In this way $\mathbb{P}$ is defined for all singletons in $\mathcal{F}$. For any other set in $\mathcal{F}$, e.g. $\{1,2\}$ we define $\mathbb{P}(\{1,2\})$ in a frequentist way i.e. $\mathbb{P}(\{1,2\}) \stackrel{def}{=} \lim_{n \to +\infty} \frac{n_1+n_2}{n}$, but by the linearity of the 'lim', this is equal to $\mathbb{P}(\{1\})+\mathbb{P}(\{2\})$, which implies that Kolmogorov's axioms hold.

So the frequentist definition of probability is only a special case of Kolomogorov's general and abstract definition of a probability measure.

Note that there are other ways to define a probability measure that fulfills Kolmogorov's axioms, so the frequentist definition is not the only possible one.

Conclusion

The probability in Kolmogorov's axiomatic system is ''abstract'', it has no real meaning, it only has to fulfill conditions called ''axioms''. Using only these axioms Kolmogorov was able to derive a very rich set of theorems.

The frequentist definition of probability fullfills the axioms and therefore replacing the abstract, ''meaningless'' $\mathbb{P}$ by a probability defined in a frequentist way, all these theorems are valid because the ''frequentist probability'' is only a special case of Kolmogorov's abstract probability (i.e. it fulfills the axioms).

One of the properties that can be derived in Kolmogorov's general framework is Bayes rule. As it holds in the general and abstract framework, it will also hold (cfr supra) in the specific case that the probabilities are defined in a frequentist way (because the frequentist definition fulfills the axioms and these axioms were the only thing that is needed to derive all theorems). So one can do Bayesian analysis with a frequentist definition of probability.

Defining $\mathbb{P}$ in a frequentist way is not the only possibility, there are other ways to define it such that it fulfills the abstract axioms of Kolmogorov. Bayes' rule will also hold in these ''specific cases''. So one can also do Bayesian analysis with a non-frequentist definition of probability.

EDIT 23/8/2016

@mpiktas reaction to your comment:

As I said, the sets $\Omega, \mathcal{F}$ and the probability measure $\mathbb{P}$ have no particular meaning in the axiomatic system, they are abstract.

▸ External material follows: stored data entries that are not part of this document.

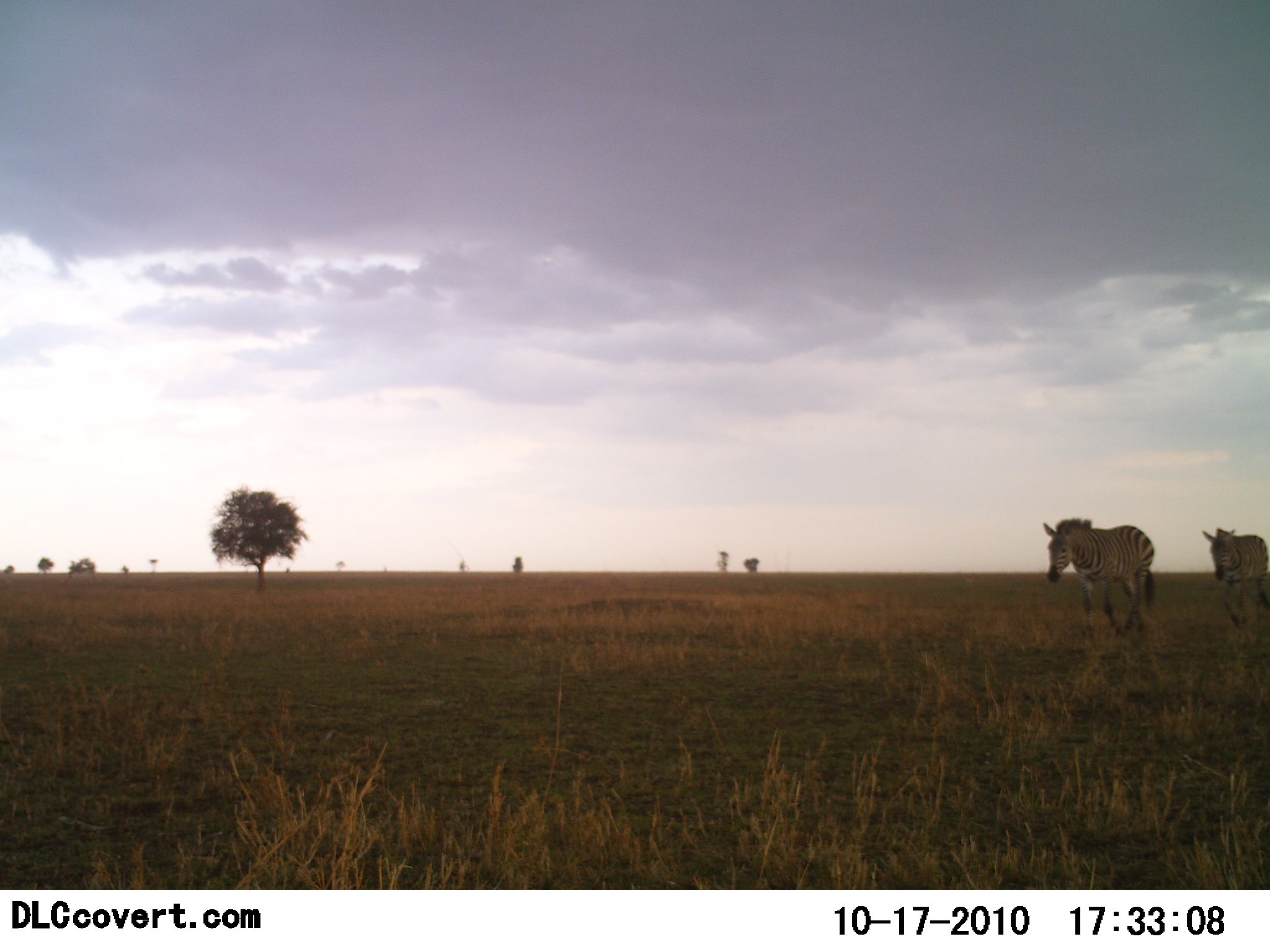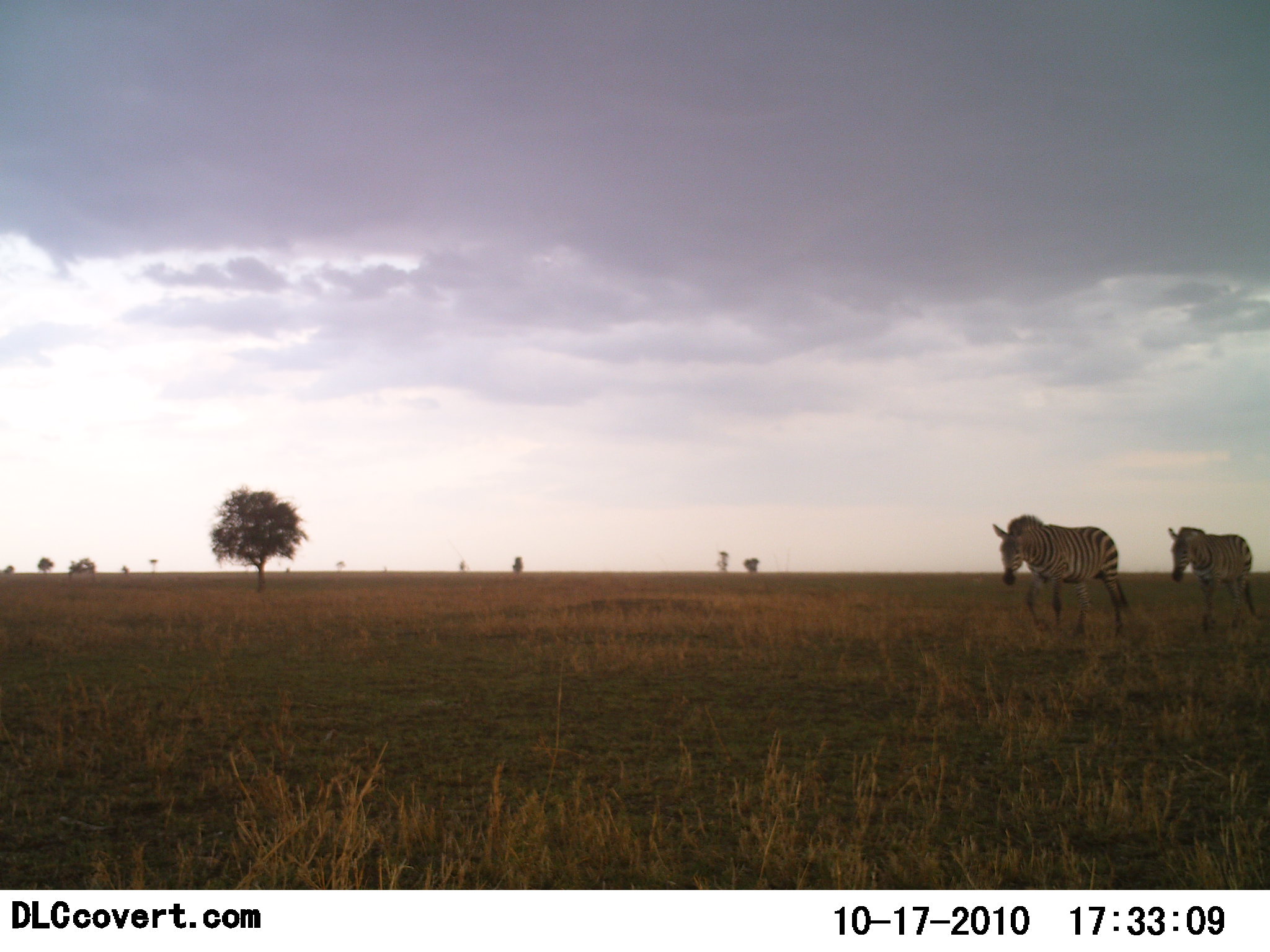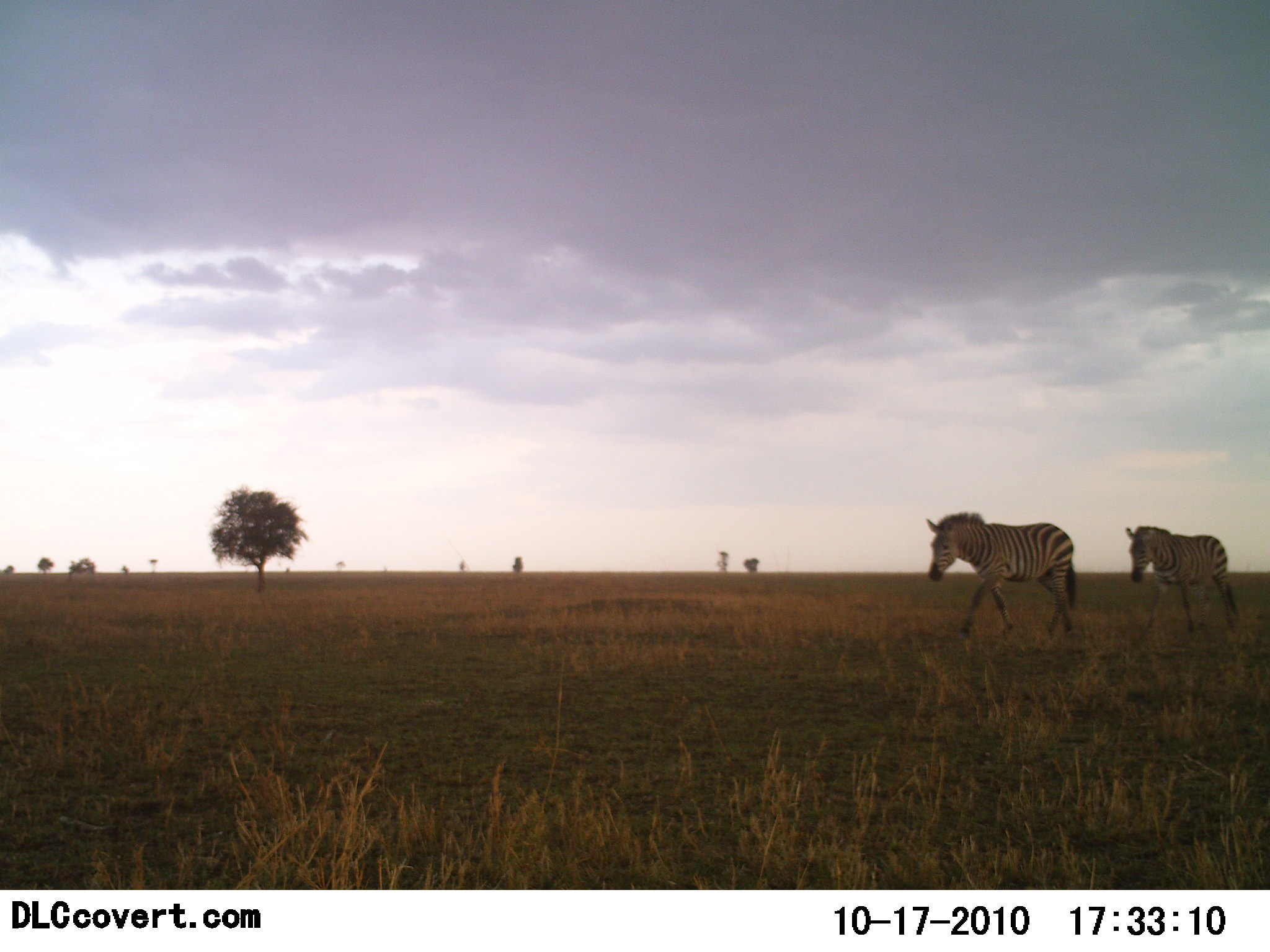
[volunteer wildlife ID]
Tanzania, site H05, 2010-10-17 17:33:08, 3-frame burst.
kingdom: Animalia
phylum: Chordata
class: Mammalia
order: Perissodactyla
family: Equidae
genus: Equus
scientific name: Equus quagga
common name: plains zebra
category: zebra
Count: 2.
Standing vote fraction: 0%.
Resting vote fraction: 0%.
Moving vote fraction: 100%.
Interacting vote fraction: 0%.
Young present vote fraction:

In order to apply this theory you have to give further definitions (so what you say in your comment "no need to muddle it further with some bizarre definitions'' is wrong, you need additional definitions).

Let's apply it to the case of tossing a fair coin. The set $\Omega$ in Kolmogorov's theory has no particular meaning, it just has to be ''a set''. So we must specify what this set is in case of the fair coin, i.e. we must define the set $\Omega$. If we represent head as H and tail as T, then the set $\Omega$ is by definition $\Omega\stackrel{def}{=}\{H,T\}$.

We also have to define the events, i.e. the $\sigma$-algebra $\mathcal{F}$. We define is as $\mathcal{F} \stackrel{def}{=} \{\emptyset, \{H\},\{T\},\{H,T\} \}$. It is easy to verify that $\mathcal{F}$ is a $\sigma$-algebra.

Next we must define for every event in $E \in \mathcal{F}$ its measure. So we need to define a map from $\mathcal{F}$ in $[0,1]$. I will define it in the frequentist way, for a fair coin, if I toss it a huge number of times, then the fraction of heads will be 0.5, so I define $\mathbb{P}(\{H\})\stackrel{def}{=}0.5$. Similarly I define $\mathbb{P}(\{T\})\stackrel{def}{=}0.5$, $\mathbb{P}(\{H,T\})\stackrel{def}{=}1$ and $\mathbb{P}(\emptyset)\stackrel{def}{=}0$. Note that $\mathbb{P}$ is a map from $\mathcal{F}$ in $[0,1]$ and that it fulfills Kolmogorov's axioms.

For a reference with the frequentist definition of probability see this link (at the end of the section 'definition') and this link.